[Task material]
────────

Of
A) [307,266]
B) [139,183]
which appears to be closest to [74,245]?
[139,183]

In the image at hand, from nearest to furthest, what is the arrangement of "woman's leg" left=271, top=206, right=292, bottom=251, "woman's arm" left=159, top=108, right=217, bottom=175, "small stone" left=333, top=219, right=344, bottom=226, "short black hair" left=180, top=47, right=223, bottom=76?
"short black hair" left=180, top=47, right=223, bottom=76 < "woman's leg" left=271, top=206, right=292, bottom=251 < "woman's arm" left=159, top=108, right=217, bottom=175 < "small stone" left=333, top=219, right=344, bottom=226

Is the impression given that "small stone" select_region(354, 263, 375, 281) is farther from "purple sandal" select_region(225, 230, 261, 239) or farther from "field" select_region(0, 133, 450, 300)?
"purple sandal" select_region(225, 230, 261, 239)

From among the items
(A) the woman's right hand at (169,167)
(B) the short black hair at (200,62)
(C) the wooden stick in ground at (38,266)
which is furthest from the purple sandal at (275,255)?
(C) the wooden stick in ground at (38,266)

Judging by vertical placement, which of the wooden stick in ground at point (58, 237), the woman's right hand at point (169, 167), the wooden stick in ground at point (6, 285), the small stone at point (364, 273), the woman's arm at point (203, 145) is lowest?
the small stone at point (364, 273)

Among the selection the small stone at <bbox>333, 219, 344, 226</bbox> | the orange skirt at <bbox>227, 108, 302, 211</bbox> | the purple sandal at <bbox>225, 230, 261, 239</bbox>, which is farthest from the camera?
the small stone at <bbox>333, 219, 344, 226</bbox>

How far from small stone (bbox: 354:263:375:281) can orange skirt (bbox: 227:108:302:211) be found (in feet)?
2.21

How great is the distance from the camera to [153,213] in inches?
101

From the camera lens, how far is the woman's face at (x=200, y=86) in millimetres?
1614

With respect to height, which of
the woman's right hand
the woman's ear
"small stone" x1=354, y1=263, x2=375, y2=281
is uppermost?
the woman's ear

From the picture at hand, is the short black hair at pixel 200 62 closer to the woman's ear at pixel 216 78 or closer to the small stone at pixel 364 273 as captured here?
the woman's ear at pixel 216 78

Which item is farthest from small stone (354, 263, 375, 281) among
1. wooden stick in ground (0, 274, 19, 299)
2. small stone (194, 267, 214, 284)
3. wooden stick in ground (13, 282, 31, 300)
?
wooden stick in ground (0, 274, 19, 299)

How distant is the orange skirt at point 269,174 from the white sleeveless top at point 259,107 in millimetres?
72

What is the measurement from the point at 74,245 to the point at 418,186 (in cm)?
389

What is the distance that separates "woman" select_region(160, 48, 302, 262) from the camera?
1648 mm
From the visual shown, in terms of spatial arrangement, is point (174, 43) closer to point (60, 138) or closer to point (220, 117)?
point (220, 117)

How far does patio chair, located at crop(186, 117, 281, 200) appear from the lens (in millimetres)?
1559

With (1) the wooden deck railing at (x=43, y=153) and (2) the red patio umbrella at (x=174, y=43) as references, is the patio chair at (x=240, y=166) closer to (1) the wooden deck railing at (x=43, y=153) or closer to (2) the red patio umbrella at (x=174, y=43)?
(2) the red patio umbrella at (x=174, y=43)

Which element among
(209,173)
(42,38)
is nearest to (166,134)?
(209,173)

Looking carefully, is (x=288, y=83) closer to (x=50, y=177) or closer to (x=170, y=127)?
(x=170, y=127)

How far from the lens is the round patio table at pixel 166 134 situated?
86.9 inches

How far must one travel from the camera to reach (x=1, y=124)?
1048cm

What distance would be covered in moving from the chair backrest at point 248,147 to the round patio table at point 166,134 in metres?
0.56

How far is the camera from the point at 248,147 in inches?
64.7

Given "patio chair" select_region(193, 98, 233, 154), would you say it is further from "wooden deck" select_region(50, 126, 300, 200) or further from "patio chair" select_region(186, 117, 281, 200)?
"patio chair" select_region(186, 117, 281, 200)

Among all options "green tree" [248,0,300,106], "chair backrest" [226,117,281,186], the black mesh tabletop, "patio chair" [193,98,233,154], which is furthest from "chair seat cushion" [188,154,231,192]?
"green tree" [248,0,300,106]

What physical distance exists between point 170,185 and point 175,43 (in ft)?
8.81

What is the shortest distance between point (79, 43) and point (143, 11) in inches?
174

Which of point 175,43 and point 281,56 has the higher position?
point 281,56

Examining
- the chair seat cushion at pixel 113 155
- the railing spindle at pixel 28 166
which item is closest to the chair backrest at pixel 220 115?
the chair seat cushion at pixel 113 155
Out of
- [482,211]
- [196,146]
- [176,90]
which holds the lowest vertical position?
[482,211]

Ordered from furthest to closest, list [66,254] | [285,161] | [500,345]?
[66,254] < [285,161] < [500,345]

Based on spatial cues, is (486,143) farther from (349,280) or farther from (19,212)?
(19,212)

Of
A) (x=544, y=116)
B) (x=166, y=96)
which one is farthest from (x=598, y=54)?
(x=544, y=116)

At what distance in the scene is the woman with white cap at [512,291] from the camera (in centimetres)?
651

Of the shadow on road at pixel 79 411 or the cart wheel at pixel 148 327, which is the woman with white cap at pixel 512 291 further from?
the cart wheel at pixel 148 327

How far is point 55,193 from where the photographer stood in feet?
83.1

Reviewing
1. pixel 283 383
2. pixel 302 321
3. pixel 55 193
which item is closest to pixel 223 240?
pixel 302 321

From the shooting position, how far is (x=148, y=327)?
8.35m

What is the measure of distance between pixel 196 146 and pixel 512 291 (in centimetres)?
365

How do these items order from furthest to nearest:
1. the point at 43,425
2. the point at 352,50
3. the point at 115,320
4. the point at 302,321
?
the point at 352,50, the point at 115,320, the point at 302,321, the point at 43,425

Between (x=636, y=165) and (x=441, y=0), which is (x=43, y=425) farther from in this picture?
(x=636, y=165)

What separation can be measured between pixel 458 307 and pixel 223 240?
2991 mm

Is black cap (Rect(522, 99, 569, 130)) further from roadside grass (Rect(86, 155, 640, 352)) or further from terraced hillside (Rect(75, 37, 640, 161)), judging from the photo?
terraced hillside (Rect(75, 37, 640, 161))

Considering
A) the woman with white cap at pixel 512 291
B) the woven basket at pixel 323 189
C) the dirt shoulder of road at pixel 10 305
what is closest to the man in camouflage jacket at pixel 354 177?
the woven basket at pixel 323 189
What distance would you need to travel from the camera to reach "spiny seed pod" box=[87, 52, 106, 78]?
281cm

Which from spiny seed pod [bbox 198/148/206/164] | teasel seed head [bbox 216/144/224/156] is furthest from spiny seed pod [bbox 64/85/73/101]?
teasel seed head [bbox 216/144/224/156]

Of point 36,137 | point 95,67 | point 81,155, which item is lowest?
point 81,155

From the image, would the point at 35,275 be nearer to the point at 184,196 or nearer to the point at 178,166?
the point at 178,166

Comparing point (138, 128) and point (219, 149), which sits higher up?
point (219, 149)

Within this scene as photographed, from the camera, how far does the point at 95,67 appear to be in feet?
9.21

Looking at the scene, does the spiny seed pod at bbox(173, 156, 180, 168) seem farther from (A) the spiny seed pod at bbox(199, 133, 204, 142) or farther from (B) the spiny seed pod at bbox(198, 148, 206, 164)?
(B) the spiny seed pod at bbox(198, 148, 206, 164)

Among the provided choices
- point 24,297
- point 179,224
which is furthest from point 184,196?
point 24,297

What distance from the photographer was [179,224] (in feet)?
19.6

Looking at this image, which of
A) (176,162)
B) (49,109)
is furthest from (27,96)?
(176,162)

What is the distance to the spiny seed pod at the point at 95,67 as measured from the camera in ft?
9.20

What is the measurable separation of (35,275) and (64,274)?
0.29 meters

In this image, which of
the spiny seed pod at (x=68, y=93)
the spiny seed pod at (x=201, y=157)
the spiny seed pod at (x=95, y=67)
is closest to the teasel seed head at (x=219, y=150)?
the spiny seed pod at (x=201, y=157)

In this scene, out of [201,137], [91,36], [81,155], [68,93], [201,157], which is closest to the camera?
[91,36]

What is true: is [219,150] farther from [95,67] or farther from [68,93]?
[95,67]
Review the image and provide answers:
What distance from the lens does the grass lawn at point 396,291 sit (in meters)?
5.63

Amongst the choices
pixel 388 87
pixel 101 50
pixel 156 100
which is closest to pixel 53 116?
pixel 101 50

────────

[Stated exercise] Repeat the lines from the one containing "Among the provided choices" through the end of the listing, exactly and without any other lines; both ends are included.

[Reply]
Among the provided choices
- point 24,297
- point 179,224
which is furthest from point 184,196?
point 24,297

What distance from the photographer was [179,224] (in feet)?
19.6

Looking at this image, which of
A) (176,162)
B) (49,109)
is furthest from (27,96)?
(176,162)

What is the distance to the spiny seed pod at the point at 95,67 as measured from the camera in ft?
9.20

What is the measurable separation of (35,275) and (64,274)?
0.29 meters

In this image, which of
the spiny seed pod at (x=68, y=93)
the spiny seed pod at (x=201, y=157)
the spiny seed pod at (x=95, y=67)
is closest to the teasel seed head at (x=219, y=150)?
the spiny seed pod at (x=201, y=157)

In this scene, out of [201,137], [91,36], [81,155], [68,93], [201,157], which is closest to the camera?
[91,36]

What is true: is [219,150] farther from [95,67] or farther from [68,93]?
[95,67]
Review the image and provide answers:
What distance from the lens does the grass lawn at point 396,291 sit (in meters)?
5.63

Amongst the choices
pixel 388 87
pixel 101 50
pixel 156 100
which is closest to pixel 53 116?
pixel 101 50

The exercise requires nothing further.